De 1990 à 2000, il travaille en tant que comédien avec la compagnie Lhoré Dana, et participe à l’élaboration des différents projets de la compagnie autour de l’écriture contemporaine et de sa diffusion auprès d’un large public.
En 2001, il est l'un des fondateurs du collectif d'artistes Le Larynx. Le collectif s'installe au Théâtre du Merlan à Marseille, et entreprend une recherche pluridisciplinaire (danse, théâtre et création vocale) autour du langage et de ses détours poétiques.
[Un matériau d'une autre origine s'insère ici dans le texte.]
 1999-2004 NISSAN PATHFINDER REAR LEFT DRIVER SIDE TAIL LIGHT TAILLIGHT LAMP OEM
C’est au sein de ce projet qu’il s’engage dans l’écriture, en parallèle à son parcours d'acteur.
Après avoir écrit plusieurs textes courts pour Le Larynx, il écrit BOZ, en 2004, pièce pour laquelle il reçoit une bourse de la DMDTS.
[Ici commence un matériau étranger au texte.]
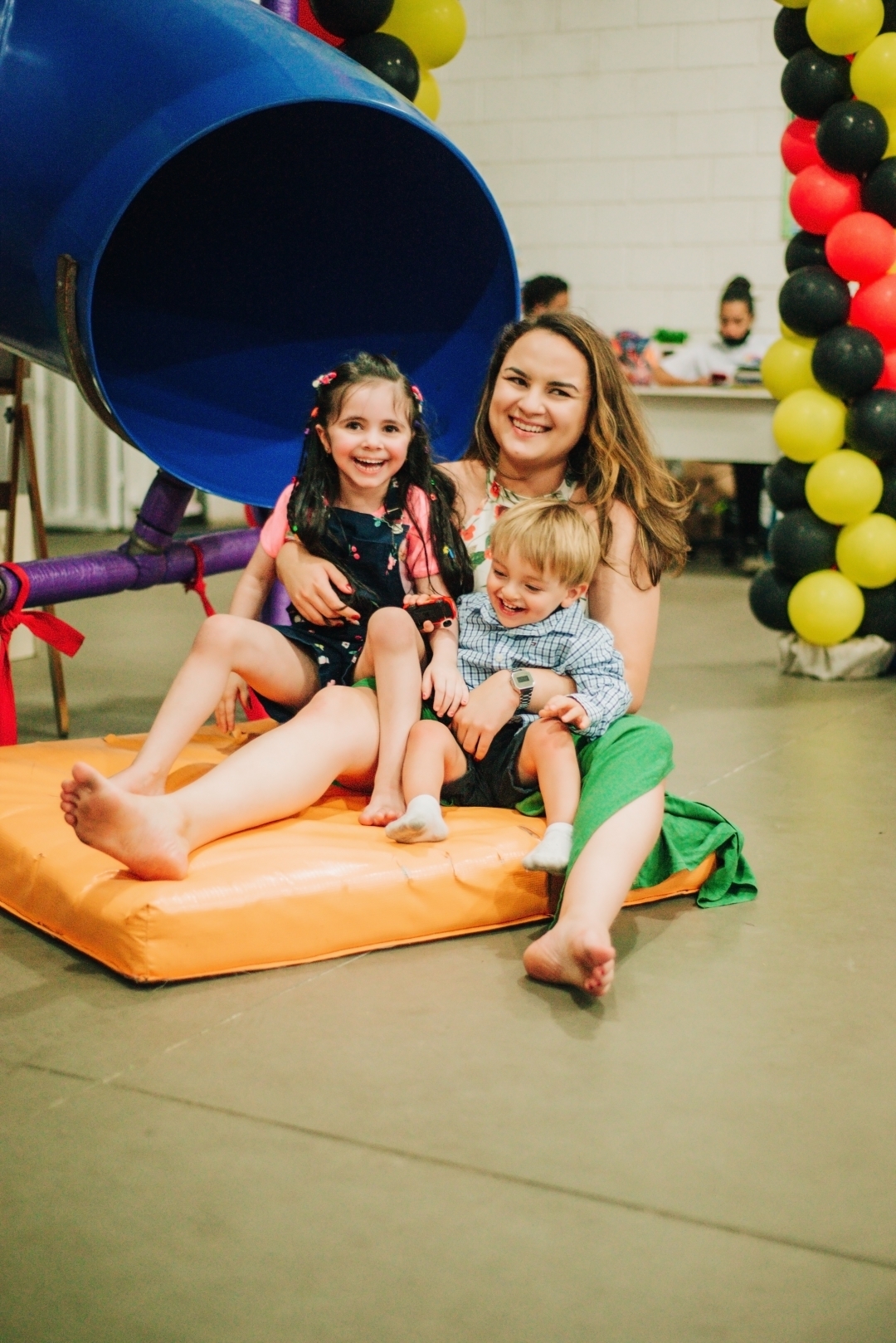 fotografia infantil, aniversario, piscina de bolinhas, buffet, festa em São Roque - SP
Il est accueilli en octobre 2005 en résidence à la Chartreuse de Villeneuve-lez-Avignon pour l’écriture d’une nouvelle pièce: Guerres.
Il écrit plusieurs textes pour le collectif le nom commun (Créations sonores a capella -Marseille) et la compagnie la maquina (Danse/théâtre - Var).
En juillet 2006, il reçoit la bourse de découverte du Centre national du Livre pour Les Mots Loups, texte qu’il finalise lors d’une nouvelle résidence à la Chartreuse en décembre 2006.
En 2007, il reçoit pour ce texte une bourse du Centre National du Théâtre.
Depuis 2005, il anime des ateliers d’écriture/lecture au sein de l’hôpital de la Conception, à Marseille, auprès de patients et de soignants des unités de psychiatrie.